━━━━━ The input

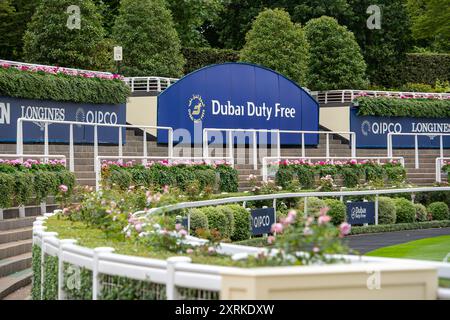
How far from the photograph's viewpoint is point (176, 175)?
20594 mm

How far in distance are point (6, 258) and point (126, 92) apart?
1294cm

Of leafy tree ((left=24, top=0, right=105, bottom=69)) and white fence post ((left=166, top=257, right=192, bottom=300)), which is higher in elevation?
leafy tree ((left=24, top=0, right=105, bottom=69))

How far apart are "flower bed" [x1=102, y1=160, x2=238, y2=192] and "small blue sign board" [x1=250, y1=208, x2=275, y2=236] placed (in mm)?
1062

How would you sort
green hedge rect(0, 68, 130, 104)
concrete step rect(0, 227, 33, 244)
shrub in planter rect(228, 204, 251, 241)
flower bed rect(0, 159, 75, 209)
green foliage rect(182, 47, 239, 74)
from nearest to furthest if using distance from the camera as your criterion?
concrete step rect(0, 227, 33, 244) < flower bed rect(0, 159, 75, 209) < shrub in planter rect(228, 204, 251, 241) < green hedge rect(0, 68, 130, 104) < green foliage rect(182, 47, 239, 74)

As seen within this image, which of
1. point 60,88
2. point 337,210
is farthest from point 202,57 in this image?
point 337,210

━━━━━━━━━━

## [What you should do]
Reproduce all of the records above verbatim, line for line, omitting the pictures.

## [Exercise solution]
How far from the photograph's viewpoint is point (176, 175)?
20594 mm

How far in distance are point (6, 258) and point (126, 92) apart?
1294cm

Of leafy tree ((left=24, top=0, right=105, bottom=69)) and white fence post ((left=166, top=257, right=192, bottom=300)), which is higher in elevation?
leafy tree ((left=24, top=0, right=105, bottom=69))

How far apart are "flower bed" [x1=102, y1=160, x2=238, y2=192] and "small blue sign board" [x1=250, y1=208, x2=275, y2=236] placed (in mm)?
1062

How would you sort
green hedge rect(0, 68, 130, 104)
concrete step rect(0, 227, 33, 244)
shrub in planter rect(228, 204, 251, 241)
flower bed rect(0, 159, 75, 209)
green foliage rect(182, 47, 239, 74)
from nearest to furthest if using distance from the camera as your criterion?
concrete step rect(0, 227, 33, 244) < flower bed rect(0, 159, 75, 209) < shrub in planter rect(228, 204, 251, 241) < green hedge rect(0, 68, 130, 104) < green foliage rect(182, 47, 239, 74)

As seen within this image, which of
1. point 60,88
2. point 337,210
is farthest from point 202,57 in this image?
point 337,210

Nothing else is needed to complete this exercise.